_Instrucciones a seguir_.
Renombra "photograph" como "image" en el material, comenzando en la línea que contiene "Do (x=500, y=478)" y deteniéndote tras la que contiene "2.55 meters". Devuelve solo esas líneas y deja todo lo demás igual.

Registros de preguntas espaciales
· · · ·

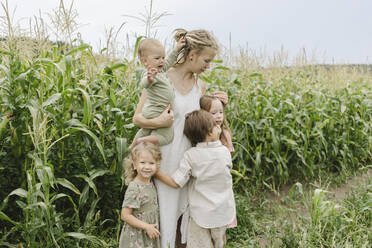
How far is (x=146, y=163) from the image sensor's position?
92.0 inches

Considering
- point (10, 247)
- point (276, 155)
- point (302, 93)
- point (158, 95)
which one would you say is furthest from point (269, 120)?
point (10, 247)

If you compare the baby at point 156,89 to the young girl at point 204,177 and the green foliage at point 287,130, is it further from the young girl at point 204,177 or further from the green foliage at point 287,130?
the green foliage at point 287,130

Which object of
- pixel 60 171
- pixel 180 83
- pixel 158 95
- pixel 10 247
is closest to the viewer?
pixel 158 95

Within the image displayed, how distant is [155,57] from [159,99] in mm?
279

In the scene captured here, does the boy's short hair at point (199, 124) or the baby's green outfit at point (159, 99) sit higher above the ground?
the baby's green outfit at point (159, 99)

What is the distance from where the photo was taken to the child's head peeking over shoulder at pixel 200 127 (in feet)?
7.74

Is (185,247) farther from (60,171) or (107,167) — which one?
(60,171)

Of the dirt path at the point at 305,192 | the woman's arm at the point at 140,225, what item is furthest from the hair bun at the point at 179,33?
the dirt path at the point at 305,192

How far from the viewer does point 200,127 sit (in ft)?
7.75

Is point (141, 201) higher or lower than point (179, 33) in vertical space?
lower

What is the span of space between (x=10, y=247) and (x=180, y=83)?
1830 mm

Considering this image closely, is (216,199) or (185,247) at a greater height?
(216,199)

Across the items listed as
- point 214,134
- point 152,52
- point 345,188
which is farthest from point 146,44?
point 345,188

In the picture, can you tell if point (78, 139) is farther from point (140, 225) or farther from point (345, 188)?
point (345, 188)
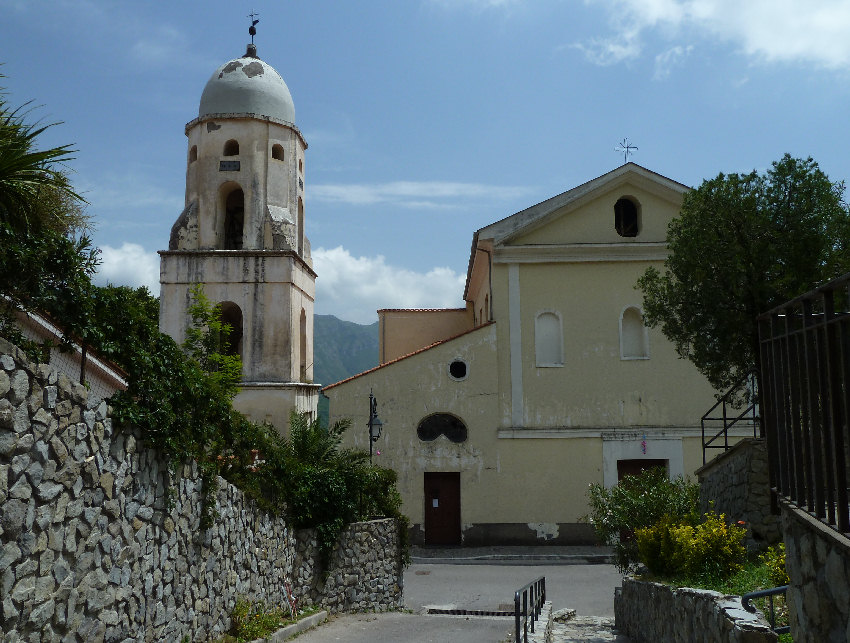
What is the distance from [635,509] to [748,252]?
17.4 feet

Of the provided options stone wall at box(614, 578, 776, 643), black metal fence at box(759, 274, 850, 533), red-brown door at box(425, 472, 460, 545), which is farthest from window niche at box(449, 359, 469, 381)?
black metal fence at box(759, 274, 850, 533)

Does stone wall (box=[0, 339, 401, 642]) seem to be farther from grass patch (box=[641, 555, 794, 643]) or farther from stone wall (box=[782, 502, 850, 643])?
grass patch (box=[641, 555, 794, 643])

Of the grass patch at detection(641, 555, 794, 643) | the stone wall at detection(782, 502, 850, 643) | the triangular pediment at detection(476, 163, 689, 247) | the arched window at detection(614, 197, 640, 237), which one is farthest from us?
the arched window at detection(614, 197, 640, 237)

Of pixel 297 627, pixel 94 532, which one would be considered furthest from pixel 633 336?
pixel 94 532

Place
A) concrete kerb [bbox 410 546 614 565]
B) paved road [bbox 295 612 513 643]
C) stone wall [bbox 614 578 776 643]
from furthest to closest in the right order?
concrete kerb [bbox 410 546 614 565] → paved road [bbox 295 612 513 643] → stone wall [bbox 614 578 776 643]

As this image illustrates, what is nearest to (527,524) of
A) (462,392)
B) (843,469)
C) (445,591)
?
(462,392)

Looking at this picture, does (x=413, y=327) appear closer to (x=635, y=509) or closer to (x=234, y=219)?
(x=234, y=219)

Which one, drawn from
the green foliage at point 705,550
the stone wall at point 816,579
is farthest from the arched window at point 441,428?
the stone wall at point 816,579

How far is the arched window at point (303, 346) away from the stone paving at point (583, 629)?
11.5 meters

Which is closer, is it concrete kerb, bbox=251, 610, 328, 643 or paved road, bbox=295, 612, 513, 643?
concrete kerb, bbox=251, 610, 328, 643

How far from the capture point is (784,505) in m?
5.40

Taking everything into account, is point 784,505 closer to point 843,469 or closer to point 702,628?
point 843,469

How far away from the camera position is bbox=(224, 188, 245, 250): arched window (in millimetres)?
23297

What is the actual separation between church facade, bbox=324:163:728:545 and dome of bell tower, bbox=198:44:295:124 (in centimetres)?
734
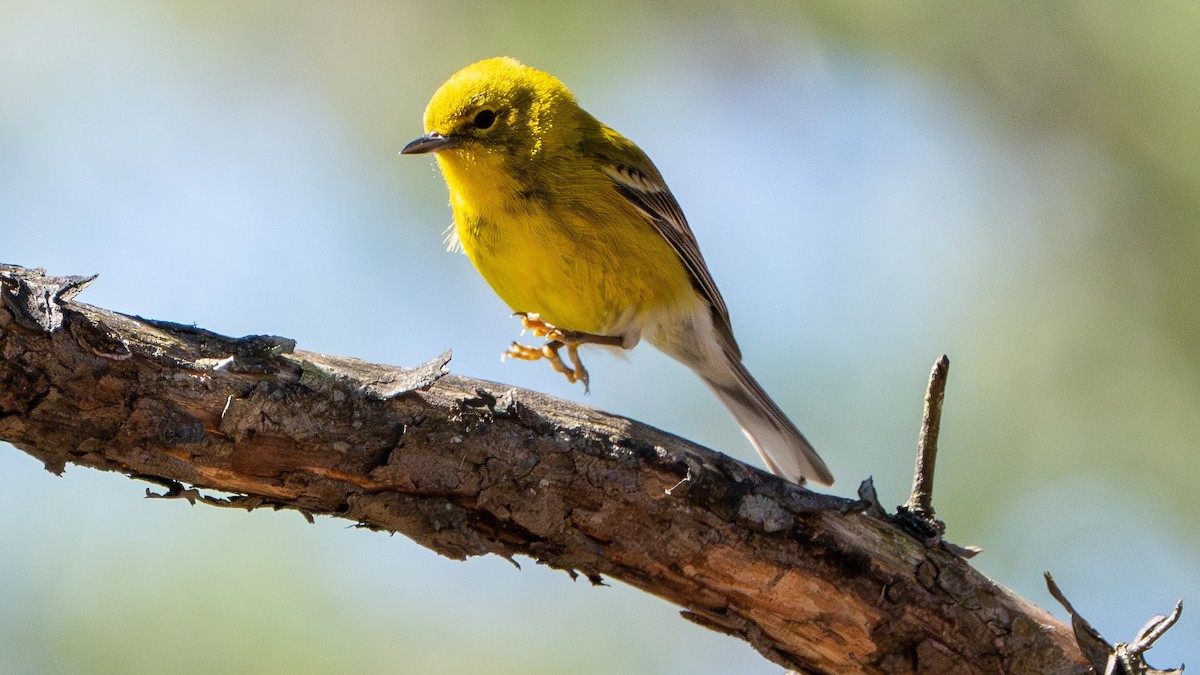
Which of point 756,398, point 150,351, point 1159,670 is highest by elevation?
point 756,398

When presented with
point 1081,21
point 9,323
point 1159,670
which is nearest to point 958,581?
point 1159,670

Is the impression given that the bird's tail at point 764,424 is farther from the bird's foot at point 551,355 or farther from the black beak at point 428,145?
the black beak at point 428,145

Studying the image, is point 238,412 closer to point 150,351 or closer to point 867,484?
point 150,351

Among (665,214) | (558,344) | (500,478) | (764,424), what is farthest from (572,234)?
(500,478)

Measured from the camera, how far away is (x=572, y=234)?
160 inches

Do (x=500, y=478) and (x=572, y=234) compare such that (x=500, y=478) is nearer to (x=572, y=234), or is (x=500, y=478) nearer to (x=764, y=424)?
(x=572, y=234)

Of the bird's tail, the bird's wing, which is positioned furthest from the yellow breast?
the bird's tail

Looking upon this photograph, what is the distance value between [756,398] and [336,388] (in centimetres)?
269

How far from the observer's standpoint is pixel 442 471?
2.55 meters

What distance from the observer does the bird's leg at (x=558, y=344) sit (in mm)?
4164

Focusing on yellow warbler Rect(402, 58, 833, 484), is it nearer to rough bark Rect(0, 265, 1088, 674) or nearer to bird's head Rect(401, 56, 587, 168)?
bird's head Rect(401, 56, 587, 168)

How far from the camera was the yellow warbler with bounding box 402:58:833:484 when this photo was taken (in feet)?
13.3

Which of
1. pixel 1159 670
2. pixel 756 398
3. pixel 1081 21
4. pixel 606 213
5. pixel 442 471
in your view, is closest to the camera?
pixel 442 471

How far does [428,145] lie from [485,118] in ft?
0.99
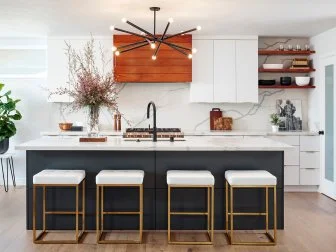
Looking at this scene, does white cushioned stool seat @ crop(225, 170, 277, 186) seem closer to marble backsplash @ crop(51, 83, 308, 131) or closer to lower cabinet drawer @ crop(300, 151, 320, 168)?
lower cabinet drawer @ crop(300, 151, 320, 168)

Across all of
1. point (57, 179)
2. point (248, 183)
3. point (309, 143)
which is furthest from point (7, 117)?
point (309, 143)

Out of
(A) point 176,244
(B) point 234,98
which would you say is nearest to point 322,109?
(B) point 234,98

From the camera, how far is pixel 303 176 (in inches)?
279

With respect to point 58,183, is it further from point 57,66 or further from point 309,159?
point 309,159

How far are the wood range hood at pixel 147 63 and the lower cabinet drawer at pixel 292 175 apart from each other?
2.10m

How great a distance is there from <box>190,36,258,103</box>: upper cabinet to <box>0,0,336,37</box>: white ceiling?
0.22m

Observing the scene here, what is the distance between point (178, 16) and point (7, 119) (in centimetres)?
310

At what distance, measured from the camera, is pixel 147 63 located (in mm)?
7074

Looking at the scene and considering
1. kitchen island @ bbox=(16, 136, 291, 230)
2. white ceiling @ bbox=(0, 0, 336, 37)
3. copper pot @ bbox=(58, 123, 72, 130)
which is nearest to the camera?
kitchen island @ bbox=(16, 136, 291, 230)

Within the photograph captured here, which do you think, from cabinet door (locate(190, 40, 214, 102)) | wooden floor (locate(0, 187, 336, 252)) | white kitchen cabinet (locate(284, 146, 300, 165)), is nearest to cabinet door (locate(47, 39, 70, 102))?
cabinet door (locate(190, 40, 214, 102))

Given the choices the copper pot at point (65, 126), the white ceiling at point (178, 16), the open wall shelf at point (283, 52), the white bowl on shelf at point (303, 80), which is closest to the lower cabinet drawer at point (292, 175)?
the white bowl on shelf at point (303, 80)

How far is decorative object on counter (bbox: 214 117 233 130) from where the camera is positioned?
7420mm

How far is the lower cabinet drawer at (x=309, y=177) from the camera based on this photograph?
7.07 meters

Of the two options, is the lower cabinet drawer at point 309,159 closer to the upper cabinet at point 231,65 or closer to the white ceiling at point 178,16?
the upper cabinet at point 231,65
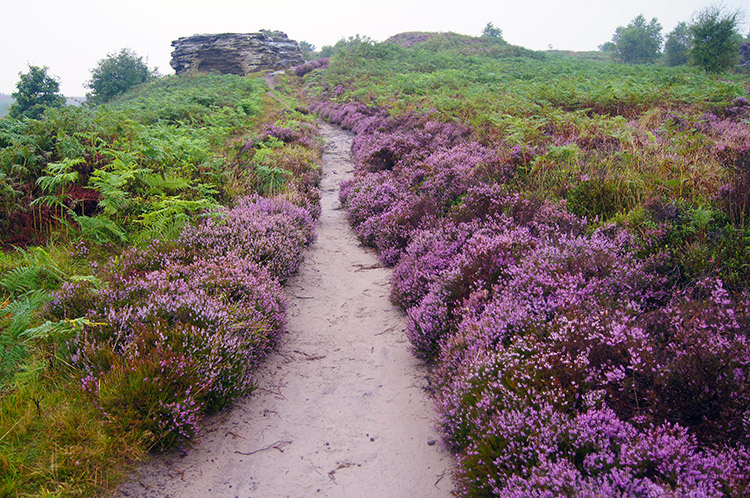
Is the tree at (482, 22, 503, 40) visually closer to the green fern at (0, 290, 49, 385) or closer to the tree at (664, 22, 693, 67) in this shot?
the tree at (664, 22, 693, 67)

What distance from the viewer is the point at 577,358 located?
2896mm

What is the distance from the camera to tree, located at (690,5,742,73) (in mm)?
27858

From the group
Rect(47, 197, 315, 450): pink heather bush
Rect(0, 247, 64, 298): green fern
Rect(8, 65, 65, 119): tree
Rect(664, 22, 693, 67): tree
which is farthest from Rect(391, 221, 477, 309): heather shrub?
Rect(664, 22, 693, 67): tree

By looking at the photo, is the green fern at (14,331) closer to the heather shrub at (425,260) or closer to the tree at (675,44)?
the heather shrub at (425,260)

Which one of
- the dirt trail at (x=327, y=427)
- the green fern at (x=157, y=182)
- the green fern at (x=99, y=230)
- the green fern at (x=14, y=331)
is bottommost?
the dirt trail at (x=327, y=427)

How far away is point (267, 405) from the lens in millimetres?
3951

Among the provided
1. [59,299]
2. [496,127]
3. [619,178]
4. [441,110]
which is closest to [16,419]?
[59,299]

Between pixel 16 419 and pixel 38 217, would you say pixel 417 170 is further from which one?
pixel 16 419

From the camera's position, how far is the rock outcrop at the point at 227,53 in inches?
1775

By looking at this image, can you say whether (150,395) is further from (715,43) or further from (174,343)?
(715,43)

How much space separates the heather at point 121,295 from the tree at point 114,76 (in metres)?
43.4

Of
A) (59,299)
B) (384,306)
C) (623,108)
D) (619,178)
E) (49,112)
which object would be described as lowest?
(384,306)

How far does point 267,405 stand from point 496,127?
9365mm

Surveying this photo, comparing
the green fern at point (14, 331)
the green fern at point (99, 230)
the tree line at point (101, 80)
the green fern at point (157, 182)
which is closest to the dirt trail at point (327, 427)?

· · · ·

_Respuesta del ejercicio_.
Do (x=500, y=478) and (x=572, y=234) compare such that (x=500, y=478) is nearer to (x=572, y=234), or is (x=500, y=478) nearer to (x=764, y=424)?
(x=572, y=234)

Of the bird's tail, the bird's wing, which is positioned furthest from the yellow breast?
the bird's tail

Looking upon this image, what is the distance value between [756,398] and [336,388] (in centimetres)?
269

How far from the observer's standpoint is pixel 442 471?
2.55 meters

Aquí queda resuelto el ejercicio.